1.1. Hieronder zal de Afdeling eerst ingaan op het hoger beroep tegen de aangevallen uitspraak en daarna ingaan op het nadere besluit van 4 maart 2022.
Het hoger beroep
2. Zoals de Afdeling onder 4 van de tussenuitspraak heeft geoordeeld, heeft de rechtbank ten onrechte geoordeeld dat [appellant] in bezwaar niet om vergoeding van de proceskosten heeft verzocht. Daarnaast heeft [appellant] terecht betoogd dat de rechtbank ten onrechte heeft geoordeeld dat het college de waardeverklaring op grond van artikel 11, eerste lid, van de Wob niet openbaar heeft hoeven maken. Zie onder 7.4 van de tussenuitspraak.

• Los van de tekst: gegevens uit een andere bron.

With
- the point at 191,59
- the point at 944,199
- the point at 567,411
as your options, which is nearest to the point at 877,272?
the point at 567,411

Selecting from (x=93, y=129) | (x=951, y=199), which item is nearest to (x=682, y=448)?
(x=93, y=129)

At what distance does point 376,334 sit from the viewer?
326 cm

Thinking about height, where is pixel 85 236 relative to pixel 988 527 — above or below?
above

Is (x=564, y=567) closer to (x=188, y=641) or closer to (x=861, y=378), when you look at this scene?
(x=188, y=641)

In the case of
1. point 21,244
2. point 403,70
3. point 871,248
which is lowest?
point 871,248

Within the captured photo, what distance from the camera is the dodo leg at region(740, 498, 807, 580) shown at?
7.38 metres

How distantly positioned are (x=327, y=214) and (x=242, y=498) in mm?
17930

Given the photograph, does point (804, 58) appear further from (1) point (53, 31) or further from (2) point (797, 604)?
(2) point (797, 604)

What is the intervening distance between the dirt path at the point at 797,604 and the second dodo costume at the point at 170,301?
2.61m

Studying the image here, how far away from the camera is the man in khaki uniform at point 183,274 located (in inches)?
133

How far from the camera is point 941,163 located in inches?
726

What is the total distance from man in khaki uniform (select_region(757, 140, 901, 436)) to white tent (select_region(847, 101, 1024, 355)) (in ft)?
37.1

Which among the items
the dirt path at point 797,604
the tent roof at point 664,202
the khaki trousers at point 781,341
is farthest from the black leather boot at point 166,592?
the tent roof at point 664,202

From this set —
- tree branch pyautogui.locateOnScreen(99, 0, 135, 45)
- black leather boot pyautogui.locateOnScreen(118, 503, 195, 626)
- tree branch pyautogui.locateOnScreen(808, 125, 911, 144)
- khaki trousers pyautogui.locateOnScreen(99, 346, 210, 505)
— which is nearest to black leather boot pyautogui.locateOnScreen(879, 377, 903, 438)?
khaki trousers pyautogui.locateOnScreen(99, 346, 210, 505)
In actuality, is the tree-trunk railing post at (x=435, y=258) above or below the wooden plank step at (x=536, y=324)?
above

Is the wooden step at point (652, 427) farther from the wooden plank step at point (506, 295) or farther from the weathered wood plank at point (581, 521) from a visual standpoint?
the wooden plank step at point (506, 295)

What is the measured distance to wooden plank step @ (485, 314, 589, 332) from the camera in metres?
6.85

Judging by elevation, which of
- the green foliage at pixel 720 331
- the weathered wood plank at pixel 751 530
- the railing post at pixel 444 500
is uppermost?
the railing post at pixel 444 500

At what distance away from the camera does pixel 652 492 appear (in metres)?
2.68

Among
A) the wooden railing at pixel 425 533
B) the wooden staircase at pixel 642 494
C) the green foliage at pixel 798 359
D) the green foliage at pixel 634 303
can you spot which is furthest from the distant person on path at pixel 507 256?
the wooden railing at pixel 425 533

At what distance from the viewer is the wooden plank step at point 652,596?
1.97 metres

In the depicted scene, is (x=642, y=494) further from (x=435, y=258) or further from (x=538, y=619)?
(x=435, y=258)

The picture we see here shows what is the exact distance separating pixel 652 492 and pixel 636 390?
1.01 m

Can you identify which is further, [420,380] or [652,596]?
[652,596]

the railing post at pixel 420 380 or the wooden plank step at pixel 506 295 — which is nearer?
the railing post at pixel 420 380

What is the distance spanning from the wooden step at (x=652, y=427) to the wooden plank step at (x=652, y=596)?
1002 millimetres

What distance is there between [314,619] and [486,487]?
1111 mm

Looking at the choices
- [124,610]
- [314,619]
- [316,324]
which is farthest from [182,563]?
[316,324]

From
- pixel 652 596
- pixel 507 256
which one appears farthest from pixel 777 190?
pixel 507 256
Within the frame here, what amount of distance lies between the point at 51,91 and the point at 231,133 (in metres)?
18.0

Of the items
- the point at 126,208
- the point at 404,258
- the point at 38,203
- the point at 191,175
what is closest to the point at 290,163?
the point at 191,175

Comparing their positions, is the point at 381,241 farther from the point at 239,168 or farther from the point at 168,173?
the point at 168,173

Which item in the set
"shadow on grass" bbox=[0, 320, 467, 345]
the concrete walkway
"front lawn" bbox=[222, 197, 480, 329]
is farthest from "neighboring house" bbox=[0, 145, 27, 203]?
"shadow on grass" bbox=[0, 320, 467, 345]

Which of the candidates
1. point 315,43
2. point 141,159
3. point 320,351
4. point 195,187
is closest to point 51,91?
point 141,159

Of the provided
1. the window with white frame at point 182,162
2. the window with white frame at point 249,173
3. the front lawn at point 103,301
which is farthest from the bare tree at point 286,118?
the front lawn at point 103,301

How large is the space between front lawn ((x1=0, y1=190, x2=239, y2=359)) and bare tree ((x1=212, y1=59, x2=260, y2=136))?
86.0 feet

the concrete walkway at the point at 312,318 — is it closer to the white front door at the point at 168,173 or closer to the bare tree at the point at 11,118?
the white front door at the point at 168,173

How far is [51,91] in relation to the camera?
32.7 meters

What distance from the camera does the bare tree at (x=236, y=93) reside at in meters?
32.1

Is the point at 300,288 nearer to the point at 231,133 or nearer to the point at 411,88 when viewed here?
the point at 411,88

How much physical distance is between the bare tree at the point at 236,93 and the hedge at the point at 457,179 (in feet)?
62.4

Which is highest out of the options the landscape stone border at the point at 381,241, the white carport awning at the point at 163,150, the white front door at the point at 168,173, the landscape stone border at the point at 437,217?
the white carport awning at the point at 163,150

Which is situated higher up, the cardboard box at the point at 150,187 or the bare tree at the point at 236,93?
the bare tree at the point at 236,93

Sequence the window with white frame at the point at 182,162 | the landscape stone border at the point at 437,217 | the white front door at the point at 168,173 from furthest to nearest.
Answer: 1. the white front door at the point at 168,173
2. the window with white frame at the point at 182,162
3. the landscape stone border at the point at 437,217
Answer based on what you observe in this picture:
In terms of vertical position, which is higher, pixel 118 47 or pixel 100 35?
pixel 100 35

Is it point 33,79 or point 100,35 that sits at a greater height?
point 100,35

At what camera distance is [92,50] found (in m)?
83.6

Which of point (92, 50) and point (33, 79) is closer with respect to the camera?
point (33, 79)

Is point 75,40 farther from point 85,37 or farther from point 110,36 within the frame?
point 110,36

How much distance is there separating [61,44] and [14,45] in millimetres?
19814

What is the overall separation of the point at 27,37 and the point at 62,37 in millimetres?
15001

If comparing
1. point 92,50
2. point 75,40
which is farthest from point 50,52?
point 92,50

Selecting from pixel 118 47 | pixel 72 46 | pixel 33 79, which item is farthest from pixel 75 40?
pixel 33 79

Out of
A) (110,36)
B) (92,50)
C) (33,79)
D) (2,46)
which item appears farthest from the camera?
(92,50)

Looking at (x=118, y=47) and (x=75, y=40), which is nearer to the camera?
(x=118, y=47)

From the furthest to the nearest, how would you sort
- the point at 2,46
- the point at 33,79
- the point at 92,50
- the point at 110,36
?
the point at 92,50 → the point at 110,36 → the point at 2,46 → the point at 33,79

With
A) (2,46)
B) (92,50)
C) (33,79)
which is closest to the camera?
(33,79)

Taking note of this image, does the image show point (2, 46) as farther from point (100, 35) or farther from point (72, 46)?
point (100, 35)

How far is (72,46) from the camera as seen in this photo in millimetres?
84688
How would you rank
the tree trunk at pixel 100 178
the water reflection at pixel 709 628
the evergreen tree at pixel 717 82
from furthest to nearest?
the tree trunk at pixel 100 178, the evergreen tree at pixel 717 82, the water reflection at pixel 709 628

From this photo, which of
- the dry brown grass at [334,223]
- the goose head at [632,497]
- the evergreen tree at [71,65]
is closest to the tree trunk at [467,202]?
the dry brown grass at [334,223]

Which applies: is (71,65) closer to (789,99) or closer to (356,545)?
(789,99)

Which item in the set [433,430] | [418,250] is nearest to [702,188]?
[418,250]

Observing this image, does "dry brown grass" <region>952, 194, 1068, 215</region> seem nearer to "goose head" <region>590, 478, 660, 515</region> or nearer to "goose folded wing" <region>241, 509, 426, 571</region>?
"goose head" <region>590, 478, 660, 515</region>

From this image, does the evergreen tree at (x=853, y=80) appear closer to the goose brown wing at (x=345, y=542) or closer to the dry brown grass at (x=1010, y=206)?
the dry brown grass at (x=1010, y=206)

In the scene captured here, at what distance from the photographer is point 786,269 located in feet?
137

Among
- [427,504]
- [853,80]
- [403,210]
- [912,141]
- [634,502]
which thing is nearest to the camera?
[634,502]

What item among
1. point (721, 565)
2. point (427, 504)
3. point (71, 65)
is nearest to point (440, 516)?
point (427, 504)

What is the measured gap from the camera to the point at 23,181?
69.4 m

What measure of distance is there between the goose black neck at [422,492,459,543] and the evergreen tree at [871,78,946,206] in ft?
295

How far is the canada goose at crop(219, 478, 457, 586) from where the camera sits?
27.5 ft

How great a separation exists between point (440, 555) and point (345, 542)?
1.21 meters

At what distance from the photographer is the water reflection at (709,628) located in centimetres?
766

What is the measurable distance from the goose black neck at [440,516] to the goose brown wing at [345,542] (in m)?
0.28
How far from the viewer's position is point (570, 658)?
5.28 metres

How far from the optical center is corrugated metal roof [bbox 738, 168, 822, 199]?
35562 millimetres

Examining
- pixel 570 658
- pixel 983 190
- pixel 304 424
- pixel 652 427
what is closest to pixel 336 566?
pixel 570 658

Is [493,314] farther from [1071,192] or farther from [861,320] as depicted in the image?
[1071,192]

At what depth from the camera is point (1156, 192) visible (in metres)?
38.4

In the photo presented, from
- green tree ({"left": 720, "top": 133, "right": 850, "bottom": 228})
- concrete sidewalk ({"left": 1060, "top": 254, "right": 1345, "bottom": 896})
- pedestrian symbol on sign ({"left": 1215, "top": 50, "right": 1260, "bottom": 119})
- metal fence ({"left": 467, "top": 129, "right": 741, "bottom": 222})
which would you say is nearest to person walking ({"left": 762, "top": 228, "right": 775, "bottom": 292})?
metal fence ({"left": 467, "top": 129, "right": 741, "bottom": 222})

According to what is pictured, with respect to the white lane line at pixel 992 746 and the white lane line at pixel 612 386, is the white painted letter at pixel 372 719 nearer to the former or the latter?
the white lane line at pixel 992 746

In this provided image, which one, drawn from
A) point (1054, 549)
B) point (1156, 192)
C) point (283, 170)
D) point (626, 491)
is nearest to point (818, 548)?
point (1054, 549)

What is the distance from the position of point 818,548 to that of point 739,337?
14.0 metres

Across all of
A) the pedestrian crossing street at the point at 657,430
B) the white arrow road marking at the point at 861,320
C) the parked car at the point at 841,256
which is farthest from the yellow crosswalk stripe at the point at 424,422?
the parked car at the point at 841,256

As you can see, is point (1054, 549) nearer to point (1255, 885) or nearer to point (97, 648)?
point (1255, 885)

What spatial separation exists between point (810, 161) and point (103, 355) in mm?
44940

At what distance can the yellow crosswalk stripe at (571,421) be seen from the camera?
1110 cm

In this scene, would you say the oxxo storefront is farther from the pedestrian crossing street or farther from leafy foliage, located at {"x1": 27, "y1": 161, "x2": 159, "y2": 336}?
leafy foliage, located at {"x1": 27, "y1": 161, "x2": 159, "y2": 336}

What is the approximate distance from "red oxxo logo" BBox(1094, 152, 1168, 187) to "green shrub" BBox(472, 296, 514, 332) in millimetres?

3. Gelet op wat onder 2 is overwogen, is het hoger beroep van [appellant] gegrond. De uitspraak van de rechtbank moet worden vernietigd voor zover zij het beroep ongegrond heeft verklaard. Doende wat de rechtbank zou behoren te doen, zal de Afdeling het beroep tegen het besluit op bezwaar van 18 december 2018, zoals gewijzigd bij besluit van 12 december 2019, gegrond verklaren. Die besluiten moeten worden vernietigd voor zover het college openbaarmaking van de waardeverklaring op grond van artikel 11, eerste lid, van de Wob heeft geweigerd en de proceskosten in verband met de behandeling van het bezwaar niet heeft vergoed. De Afdeling zal het college veroordelen tot vergoeding van bij [appellant] in verband met de behandeling van het bezwaar opgekomen proceskosten en bepalen dat deze uitspraak in zoverre in de plaats treedt van het vernietigde besluit.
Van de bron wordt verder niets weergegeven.